What you have to do >> Extract from the listing below every line that contains the word "deer", and reproduce each such line in full.

Supplied material >>

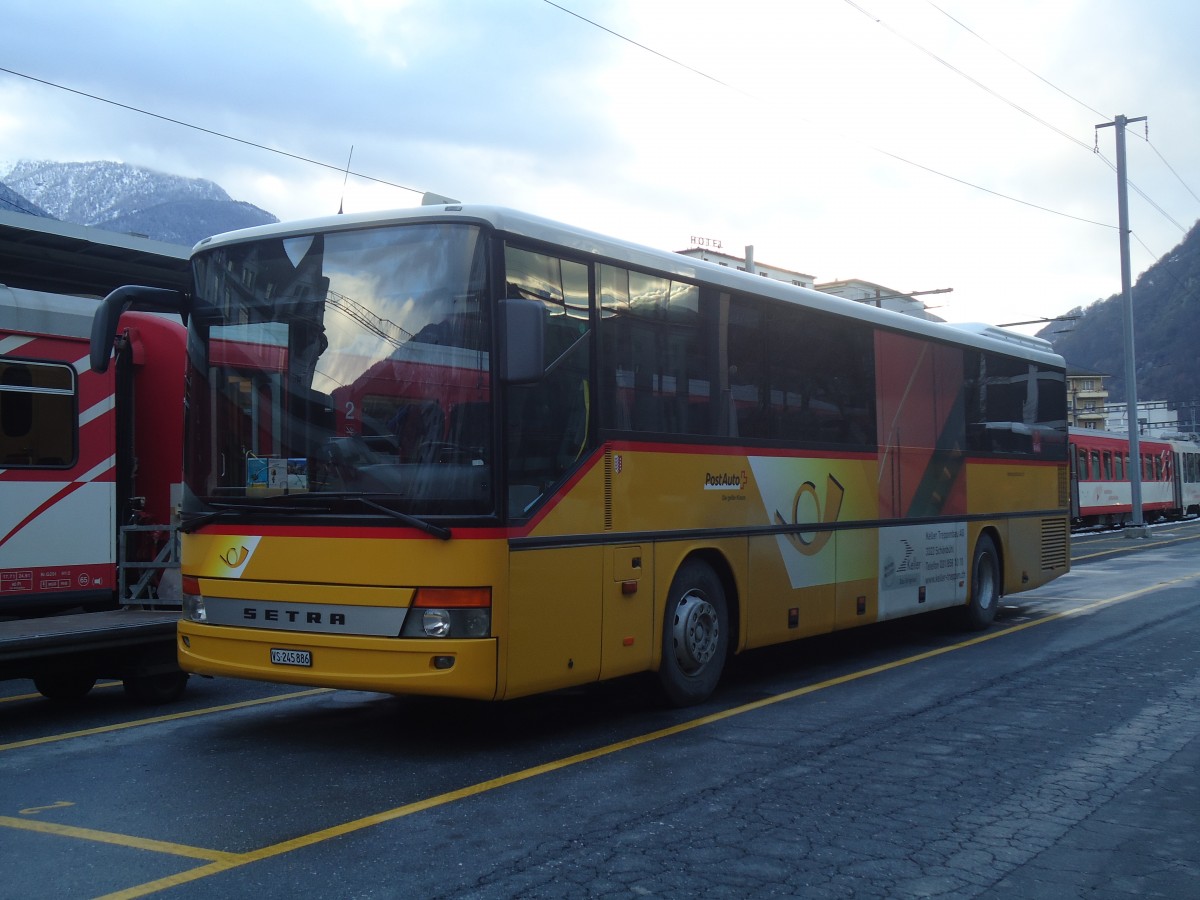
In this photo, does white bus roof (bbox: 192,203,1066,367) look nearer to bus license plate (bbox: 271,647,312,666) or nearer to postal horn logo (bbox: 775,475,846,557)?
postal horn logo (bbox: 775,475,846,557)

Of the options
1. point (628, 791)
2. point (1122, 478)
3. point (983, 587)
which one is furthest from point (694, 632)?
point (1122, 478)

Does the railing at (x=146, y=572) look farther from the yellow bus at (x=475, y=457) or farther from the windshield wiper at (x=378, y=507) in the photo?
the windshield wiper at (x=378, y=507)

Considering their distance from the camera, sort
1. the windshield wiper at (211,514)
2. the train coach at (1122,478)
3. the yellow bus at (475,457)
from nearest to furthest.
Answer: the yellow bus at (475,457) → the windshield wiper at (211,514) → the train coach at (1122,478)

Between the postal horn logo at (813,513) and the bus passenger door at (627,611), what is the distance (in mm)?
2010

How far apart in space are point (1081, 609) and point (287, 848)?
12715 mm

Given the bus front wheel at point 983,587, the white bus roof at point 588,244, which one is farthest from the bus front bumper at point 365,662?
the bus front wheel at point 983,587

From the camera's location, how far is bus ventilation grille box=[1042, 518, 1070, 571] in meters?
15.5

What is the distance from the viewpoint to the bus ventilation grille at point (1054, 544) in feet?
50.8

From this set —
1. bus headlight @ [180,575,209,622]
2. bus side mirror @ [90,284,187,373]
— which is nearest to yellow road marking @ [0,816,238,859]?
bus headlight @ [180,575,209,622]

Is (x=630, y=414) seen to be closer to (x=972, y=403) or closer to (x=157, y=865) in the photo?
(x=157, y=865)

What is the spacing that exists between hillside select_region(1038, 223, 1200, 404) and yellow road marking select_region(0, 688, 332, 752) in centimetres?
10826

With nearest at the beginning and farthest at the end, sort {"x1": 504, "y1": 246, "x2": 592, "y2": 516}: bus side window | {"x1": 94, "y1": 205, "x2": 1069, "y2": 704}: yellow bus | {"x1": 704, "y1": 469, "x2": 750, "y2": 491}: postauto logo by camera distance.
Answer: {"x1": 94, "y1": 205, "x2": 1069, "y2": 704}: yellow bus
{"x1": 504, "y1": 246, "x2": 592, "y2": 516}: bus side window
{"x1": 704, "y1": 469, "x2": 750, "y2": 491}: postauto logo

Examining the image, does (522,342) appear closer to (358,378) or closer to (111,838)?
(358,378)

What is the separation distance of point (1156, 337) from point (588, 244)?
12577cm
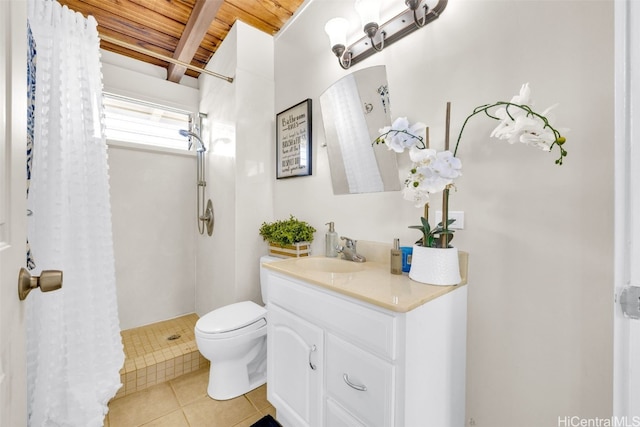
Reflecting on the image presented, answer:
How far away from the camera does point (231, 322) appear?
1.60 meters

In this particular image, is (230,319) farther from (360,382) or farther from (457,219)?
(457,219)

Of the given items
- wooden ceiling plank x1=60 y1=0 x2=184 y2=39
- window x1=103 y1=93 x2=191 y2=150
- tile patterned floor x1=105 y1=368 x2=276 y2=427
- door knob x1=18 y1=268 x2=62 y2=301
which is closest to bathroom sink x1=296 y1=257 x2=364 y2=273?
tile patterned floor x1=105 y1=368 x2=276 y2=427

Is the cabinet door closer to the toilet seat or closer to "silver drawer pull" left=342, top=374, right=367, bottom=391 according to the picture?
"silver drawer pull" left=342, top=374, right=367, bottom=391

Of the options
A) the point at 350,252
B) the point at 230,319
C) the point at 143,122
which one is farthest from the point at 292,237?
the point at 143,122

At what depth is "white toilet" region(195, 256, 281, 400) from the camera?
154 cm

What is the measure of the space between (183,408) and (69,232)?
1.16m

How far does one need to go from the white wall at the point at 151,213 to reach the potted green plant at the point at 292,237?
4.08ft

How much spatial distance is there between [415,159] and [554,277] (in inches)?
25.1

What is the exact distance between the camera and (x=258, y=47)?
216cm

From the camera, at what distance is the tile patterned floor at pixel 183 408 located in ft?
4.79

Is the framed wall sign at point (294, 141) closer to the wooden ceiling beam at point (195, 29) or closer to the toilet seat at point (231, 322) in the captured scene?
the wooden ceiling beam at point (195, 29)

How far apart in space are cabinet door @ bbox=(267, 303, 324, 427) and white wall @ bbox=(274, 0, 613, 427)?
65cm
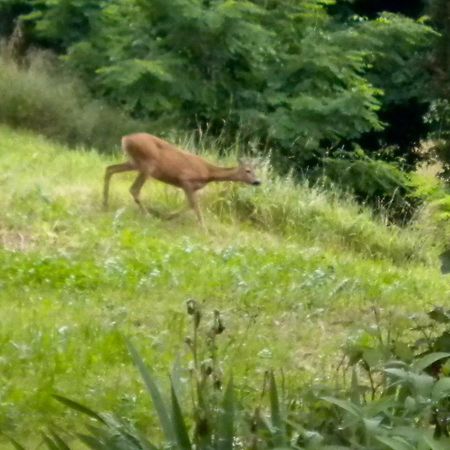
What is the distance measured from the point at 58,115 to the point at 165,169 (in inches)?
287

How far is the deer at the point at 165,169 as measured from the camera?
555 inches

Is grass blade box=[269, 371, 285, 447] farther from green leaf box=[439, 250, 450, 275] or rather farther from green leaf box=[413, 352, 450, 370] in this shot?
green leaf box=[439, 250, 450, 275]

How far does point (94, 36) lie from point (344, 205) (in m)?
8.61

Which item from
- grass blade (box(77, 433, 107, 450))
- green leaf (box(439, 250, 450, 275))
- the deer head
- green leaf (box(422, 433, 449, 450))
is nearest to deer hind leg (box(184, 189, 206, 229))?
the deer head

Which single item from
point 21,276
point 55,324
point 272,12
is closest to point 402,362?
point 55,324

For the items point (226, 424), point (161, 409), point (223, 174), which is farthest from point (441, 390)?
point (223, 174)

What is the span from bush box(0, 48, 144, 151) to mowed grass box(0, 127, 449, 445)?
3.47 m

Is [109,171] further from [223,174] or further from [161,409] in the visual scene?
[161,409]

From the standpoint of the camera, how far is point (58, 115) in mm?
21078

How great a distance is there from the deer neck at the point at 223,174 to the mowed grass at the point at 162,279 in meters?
--
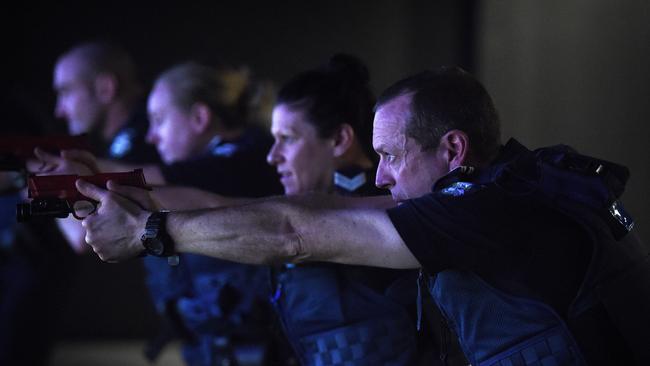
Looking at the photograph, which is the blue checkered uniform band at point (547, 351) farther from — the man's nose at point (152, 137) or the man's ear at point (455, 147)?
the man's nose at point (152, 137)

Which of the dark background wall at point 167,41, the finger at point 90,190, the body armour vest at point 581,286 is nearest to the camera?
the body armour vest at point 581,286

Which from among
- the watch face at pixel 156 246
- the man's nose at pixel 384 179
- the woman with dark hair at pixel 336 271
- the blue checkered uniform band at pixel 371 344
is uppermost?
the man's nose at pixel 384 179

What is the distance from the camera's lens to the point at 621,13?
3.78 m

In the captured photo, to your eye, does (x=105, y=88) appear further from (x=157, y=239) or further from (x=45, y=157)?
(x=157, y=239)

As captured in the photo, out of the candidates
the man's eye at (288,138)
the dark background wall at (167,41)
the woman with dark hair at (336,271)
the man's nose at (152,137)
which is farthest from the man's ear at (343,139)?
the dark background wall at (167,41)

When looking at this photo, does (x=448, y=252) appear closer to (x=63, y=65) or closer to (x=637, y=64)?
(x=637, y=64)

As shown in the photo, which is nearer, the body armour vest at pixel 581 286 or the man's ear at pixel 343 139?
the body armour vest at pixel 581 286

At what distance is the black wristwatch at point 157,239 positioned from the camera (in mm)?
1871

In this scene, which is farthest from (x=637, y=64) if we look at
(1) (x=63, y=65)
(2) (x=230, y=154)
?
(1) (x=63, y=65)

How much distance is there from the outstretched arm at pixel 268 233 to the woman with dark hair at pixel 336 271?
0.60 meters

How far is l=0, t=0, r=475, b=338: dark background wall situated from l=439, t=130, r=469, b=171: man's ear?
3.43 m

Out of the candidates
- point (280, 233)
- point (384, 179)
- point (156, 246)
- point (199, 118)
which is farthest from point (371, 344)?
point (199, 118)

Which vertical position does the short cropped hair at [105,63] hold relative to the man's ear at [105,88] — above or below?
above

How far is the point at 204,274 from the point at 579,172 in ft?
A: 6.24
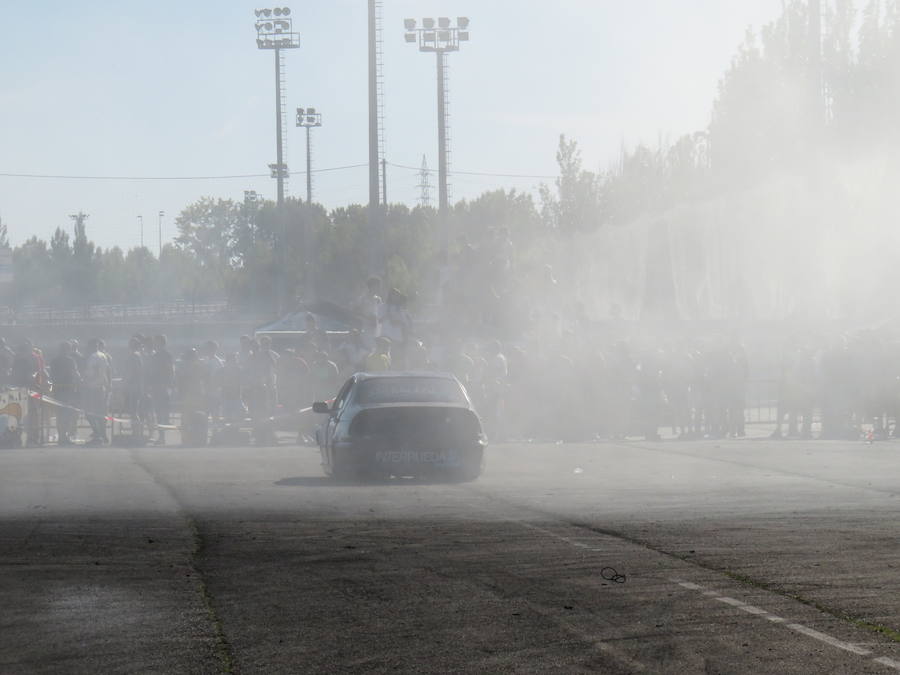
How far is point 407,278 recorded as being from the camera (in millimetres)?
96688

Answer to the problem >>
How far is the deer at the point at 165,169 as measured from the camera?
- the deer head
is nearest to deer hind leg (box(184, 189, 206, 229))?
the deer head
How great a distance is there from the deer neck at the point at 223,174 to the mowed grass at the point at 162,279 in meters?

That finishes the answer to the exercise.